With employee engagement and staff retention presenting major challenges for employers, the ‘stay interview’ could become a vital tool for HR.
Retaining talent is one of the biggest challenges for employers at the moment.
Whether it’s phrases such as the ‘great resignation’ or ‘quiet quitting’ being bandied about, it highlights a need to ensure that workers are engaged and happy to reduce the risk of losing them altogether.
One way to keep employees engaged is through ‘stay interviews’ – informal meetings with current employees to check in with them, ensure they’re happy and explore any pain points that may exist.
In a recent survey from Taxback.com, 88pc of workers who took part said they would support the introduction of stay interviews, but only four in 10 organisations surveyed currently employ this practice.
Taxback.com’s Barry Cahill said the stay interview may become a more common tool used by HR going forward.
“On the whole, people feel stay interviews represent a step in the right direction for businesses, though many (45pc) believe, for it to work, the onus would be on employers to ensure that staff feel comfortable in coming forward to openly discuss their experience with the company,” he said.
“Think of a stay interview as the opposite of an exit interview. Rather than find out why an employee wants to leave, they are about finding out what motivates them to stay – its primary purpose being staff retention and a happy workforce.”
Leslie Tarnacki is SVP of HR at WorkForce Software. She told SiliconRepublic.com that stay interviews can be “extremely insightful” for the employer and also give the employee an added sense of value.
“At a time when employees aren’t short of choice, but are having concerns about a potential recession and job security, knowing that their current employer cares about their experience, work situation and professional ambitions, and that their employer is eager to address any challenges, makes all the difference.”
How to conduct a stay interview
The stay interview should be an informal conversation between an employee and their manager that focuses on what is motivating the employee to stay, what they enjoy about their current position, their career development goals within the organisation and what would improve their work experience.

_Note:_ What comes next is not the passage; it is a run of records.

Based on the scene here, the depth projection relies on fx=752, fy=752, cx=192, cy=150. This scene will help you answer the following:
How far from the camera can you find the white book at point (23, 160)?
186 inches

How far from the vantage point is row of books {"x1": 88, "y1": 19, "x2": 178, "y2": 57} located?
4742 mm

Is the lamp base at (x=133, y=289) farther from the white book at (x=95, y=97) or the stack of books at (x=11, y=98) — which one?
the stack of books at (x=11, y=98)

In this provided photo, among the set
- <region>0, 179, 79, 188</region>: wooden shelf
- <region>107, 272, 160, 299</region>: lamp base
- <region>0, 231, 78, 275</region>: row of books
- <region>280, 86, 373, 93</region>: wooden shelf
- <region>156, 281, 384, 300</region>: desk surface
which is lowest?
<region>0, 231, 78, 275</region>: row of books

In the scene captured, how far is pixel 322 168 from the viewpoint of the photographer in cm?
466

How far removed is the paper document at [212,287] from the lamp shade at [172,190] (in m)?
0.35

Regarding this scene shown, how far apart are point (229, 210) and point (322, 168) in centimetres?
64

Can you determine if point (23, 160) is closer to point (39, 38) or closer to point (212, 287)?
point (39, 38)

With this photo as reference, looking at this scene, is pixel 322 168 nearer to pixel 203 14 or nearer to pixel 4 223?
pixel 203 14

The format of the meeting needs to be well thought out to ensure a safe space for employees to voice any difficulties with their experience, their duties or relationships with management.
Tarnacki said employers should be using these meetings to find out how the employee feels about their day-to-day work and the value of their contributions, rather than asking for updates on tasks, to-dos and projects.
She added that some questions for employers to consider asking include:
- How are you feeling in your role?
- What motivates you to come in or log on to work every day?
- What are some of the challenges you’re facing that prevent you from delivering your best outputs, and what do you think the team and company can do to alleviate these challenges?
- Are you able to find a positive work-life balance, and if not, what can we do to help?
- Is there anything you really don’t enjoy working on, and is there anything you are looking to work on more?
- What are your longer-term career aspirations?
“As the great resignation continues, it’s important that employers also know what would cause their employees to potentially leave the company,” she said.
“Having a better understanding of whether employees feel they deserve more recognition in the form of a pay raise or title change can help prevent them from leaving without warning, in order to climb the career ladder elsewhere.”
Tarnacki added that a stay interview can uncover if an employee is unsure about what the next step in their career looks like, allowing employers to provide additional resources and opportunities to help workers grows.
Maintaining employee engagement elsewhere
While stay interviews could be a major step in the right direction in terms of maintaining talent, employers will need to ensure that the main challenges to employee engagement and happiness are addressed.
Tarnacki said providing a healthy culture in which employees feel trusted and have the flexibility to manage a good work-life balance is “one of the best retention strategies out there”.
“Also, creating and sustaining an environment built on transparency and openness is key. Employees need to feel recognised and heard, and leaders must make sure they’re fostering an environment where people feel like they can make mistakes, learn from them and share ideas without judgment.”
And of course, employees still require meaningful and tangible benefits to ensure they feel appreciated, from pay increases and pension contributions to more paid time off and access to wellness resources.
Even when an employer is doing all the right things, including potentially conducting regular stay interviews, turnover still occurs. This is where the exit interview comes in.
“Exit interviews are a great resource for employers to receive honest insight into why an employee is leaving and if there is anything that can/should be done differently to prevent others from leaving for the same reason,” said Tarnacki.
“Questions employers should consider asking during these exit meetings include: What could we do to make this position better? What should your manager do differently? What could we have done earlier, if anything, to convince you to stay?”